**CONSIGNE:** Poursuivez le texte sur Hildegarde de Vintzgau en reprenant juste après sa dernière phrase.

**TEXTE DE L'EXERCICE:**
# # #

Hildegarde de Vintzgau
758 - 783
Née en 758 dans une famille noble souabe, Hildegarde de Vintzgau entre dans l’histoire par son mariage avec Charlemagne en 771 ou 772, peu après que le roi des Francs eut répudié Désirée, sa première épouse lombarde. Elle n’a alors qu’une douzaine d’années. L’union est manifestement heureuse : Einhard, biographe de Charlemagne, la désigne comme l’épouse que le roi aima le plus entre toutes, et les sources carolingiennes évoquent une femme douce, instruite, et appréciée à la cour. Elle accompagne souvent son époux dans ses déplacements, assistant aux grandes assemblées du royaume.
Hildegarde donne à Charlemagne neuf enfants en onze ans de mariage — une fécondité remarquable qui témoigne à la fois de la faveur royale et des dures réalités de la maternité médiévale. Parmi eux, Louis, dit le Pieux, né en 778, qui héritera de l’Empire carolingien ; Charles, futur roi de France, et Pépin, futur roi d’Italie ; et plusieurs filles dont les noms ornent les actes royaux de l’époque. Sa présence discrète mais constante dans les diplômes et les chroniques suggère qu’elle exerçait une influence réelle, peut-être comme intermédiaire entre Charlemagne et les milieux ecclésiastiques.

# # #

**EXTRAITS DE DONNÉES:**
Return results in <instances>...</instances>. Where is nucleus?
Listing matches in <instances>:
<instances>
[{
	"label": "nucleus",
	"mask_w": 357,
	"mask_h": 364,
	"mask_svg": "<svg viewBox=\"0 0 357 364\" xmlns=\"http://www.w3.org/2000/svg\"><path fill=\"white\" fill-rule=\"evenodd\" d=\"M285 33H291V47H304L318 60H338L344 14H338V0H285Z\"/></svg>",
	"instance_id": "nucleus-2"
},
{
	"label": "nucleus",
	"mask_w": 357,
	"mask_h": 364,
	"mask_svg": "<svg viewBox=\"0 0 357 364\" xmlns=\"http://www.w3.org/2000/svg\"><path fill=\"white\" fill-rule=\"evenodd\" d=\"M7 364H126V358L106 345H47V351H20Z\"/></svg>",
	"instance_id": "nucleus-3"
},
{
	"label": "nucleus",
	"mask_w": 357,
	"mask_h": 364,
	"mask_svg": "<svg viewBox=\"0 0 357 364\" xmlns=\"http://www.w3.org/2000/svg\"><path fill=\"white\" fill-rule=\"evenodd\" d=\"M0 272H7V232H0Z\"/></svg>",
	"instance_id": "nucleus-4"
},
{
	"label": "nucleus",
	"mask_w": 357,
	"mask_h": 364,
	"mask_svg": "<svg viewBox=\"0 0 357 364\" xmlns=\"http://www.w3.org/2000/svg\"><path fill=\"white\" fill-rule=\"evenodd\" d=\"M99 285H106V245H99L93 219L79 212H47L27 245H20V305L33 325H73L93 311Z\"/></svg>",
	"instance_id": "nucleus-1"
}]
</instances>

# # #

**RÉSULTAT ATTENDU:**
Elle meurt en 783, à seulement vingt-cinq ans, épuisée par les maternités successives. Charlemagne, dit-on, en fut profondément affecté, et sa mémoire fut entretenue avec soin à la cour. Elle est inhumée en la cathédrale de Metz. Sa courte vie contraste avec l’immensité de son héritage : c’est elle qui donna à l’Europe son futur empereur Louis le Pieux, continuateur de l’œuvre de Charlemagne. Hildegarde de Vintzgau incarne cette figure discrète mais essentielle des reines du haut Moyen Âge, dont l’existence entière était dévolue à la transmission dynastique et à la légitimité du pouvoir.